Written exercise: Gather and copy out every line of the records below that contains the word "camera".
:: Extracted data
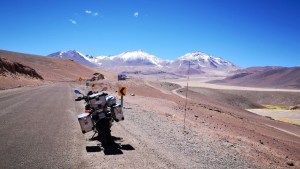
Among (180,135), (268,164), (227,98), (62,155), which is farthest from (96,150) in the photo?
(227,98)

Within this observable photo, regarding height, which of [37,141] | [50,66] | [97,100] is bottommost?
[37,141]

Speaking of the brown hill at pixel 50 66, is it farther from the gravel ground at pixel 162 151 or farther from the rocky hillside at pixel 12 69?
the gravel ground at pixel 162 151

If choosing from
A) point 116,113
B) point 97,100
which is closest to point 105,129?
point 116,113

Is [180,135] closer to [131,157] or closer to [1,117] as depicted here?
[131,157]

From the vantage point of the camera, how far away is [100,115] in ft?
33.1

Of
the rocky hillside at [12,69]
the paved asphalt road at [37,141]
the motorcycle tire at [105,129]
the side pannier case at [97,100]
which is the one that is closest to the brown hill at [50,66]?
the rocky hillside at [12,69]

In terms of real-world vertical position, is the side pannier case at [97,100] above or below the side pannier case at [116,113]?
above

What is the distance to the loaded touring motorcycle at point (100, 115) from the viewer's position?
9.93 m

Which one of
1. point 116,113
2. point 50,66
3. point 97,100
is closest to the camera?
point 97,100

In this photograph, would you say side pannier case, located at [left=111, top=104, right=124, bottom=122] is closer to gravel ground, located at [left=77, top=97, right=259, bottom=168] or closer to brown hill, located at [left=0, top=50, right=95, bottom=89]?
gravel ground, located at [left=77, top=97, right=259, bottom=168]

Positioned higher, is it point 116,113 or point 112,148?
point 116,113

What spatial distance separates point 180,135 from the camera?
12.7 m

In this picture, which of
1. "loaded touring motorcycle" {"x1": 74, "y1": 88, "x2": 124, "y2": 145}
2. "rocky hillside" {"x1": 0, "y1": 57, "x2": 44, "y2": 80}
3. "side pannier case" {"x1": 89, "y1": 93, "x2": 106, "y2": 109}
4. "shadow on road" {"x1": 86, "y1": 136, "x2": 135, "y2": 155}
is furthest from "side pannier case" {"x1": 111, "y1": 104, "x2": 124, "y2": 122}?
"rocky hillside" {"x1": 0, "y1": 57, "x2": 44, "y2": 80}

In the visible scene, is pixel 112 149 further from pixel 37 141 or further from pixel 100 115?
pixel 37 141
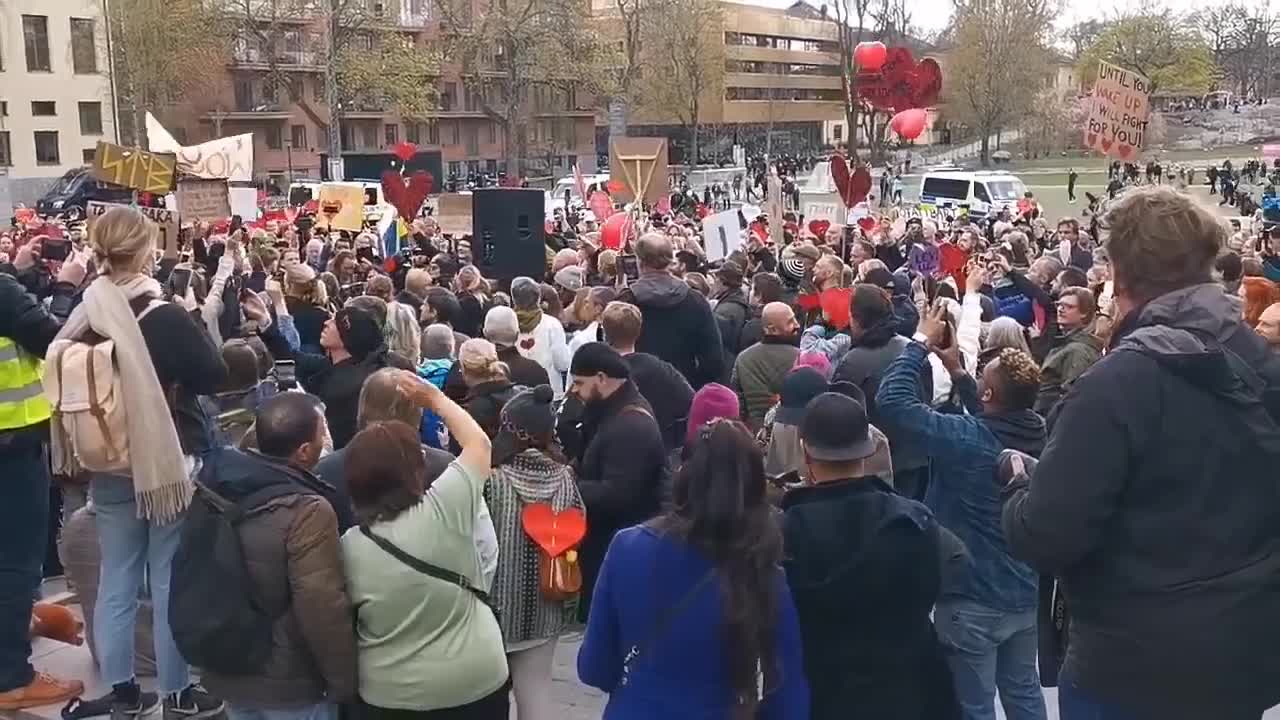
::::
Solution for this problem:
From the vantage point of the camera, how far away is [100,115] in ft?
is closest to the camera?
What spatial distance separates point 180,135 from the camera?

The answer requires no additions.